(Pictures with their short captions)
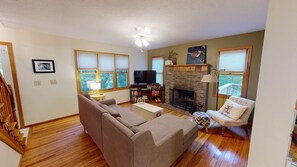 A living room with a fireplace, a sofa, a television, and a bookshelf. - Brookside Cottage In Hocking Hills (Rockbridge)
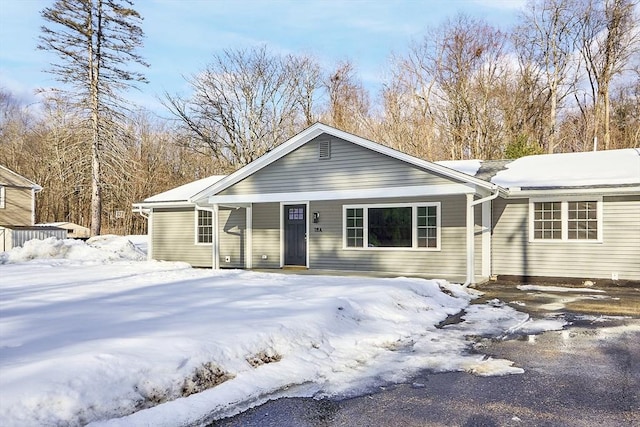 ranch-style home featuring a porch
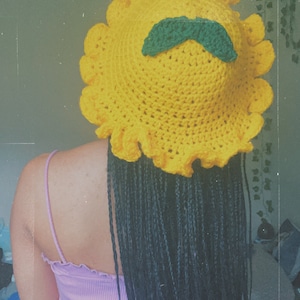 Pu&ograve; includere: Un cappello di girasole in crochet giallo con un baffo in crochet verde. Il cappello ha un bordo arricciato ed &egrave; indossato da una persona con lunghe trecce nere.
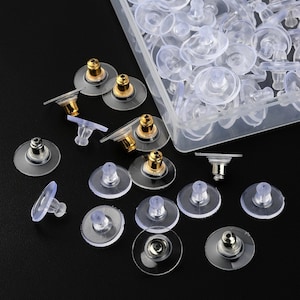 May include: A collection of earring backs featuring clear, flexible silicone discs and metallic gold or silver-toned metal inserts. Some backs are loose, while others are contained within a clear, rectangular plastic storage container.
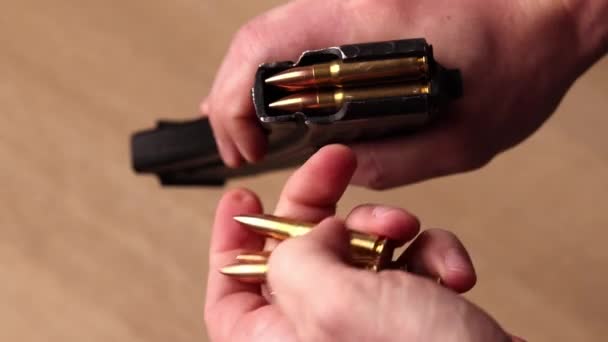 Male Hands Loading Kalashnikov Assault Rifle Magazine Cartridges Load Magazine — Vídeo de stock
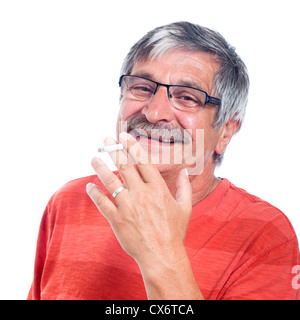 Happy senior man smoking cigarette, isolated on white background. Stock Photo
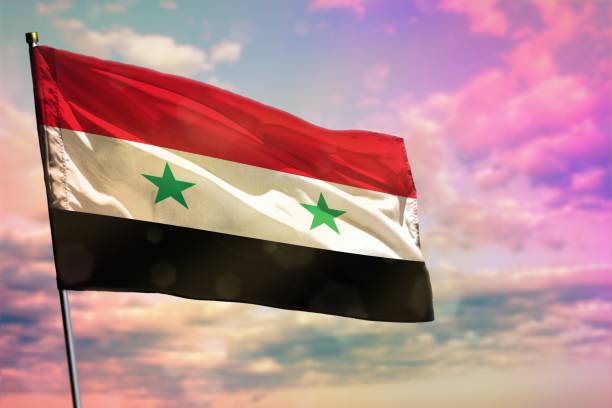 istock Fluttering Syrian Arab Republic flag on colorful cloudy sky background. Prosperity concept. 1153570462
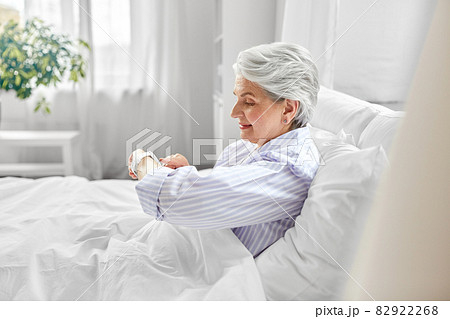 happy senior woman sitting in bed at home bedroom happy senior woman sitting in bed at home bedroom 82922268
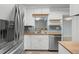 Modern kitchen featuring stainless steel appliances, white cabinetry, light blue backsplash and wood countertops at 864 Naples Dr, Orlando, FL 32804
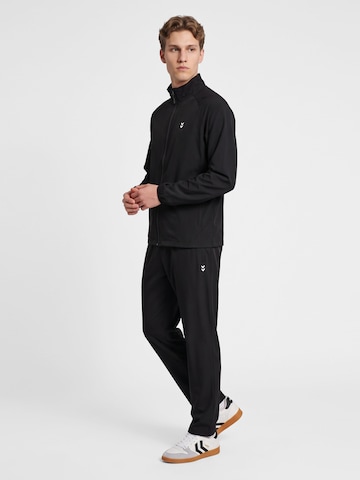 Hummel Tapered Sporthose 'Pulse Workout' in Schwarz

_TASK BRIEF_
Return the caption text of every row above verbatim, and leave the pictures out of your answer.

_OUTPUT FOR THIS EXERCISE_
 A living room with a fireplace, a sofa, a television, and a bookshelf. - Brookside Cottage In Hocking Hills (Rockbridge)
 ranch-style home featuring a porch
 Pu&ograve; includere: Un cappello di girasole in crochet giallo con un baffo in crochet verde. Il cappello ha un bordo arricciato ed &egrave; indossato da una persona con lunghe trecce nere.
 May include: A collection of earring backs featuring clear, flexible silicone discs and metallic gold or silver-toned metal inserts. Some backs are loose, while others are contained within a clear, rectangular plastic storage container.
 Male Hands Loading Kalashnikov Assault Rifle Magazine Cartridges Load Magazine — Vídeo de stock
 Happy senior man smoking cigarette, isolated on white background. Stock Photo
 istock Fluttering Syrian Arab Republic flag on colorful cloudy sky background. Prosperity concept. 1153570462
 happy senior woman sitting in bed at home bedroom happy senior woman sitting in bed at home bedroom 82922268
 Modern kitchen featuring stainless steel appliances, white cabinetry, light blue backsplash and wood countertops at 864 Naples Dr, Orlando, FL 32804
 Hummel Tapered Sporthose 'Pulse Workout' in Schwarz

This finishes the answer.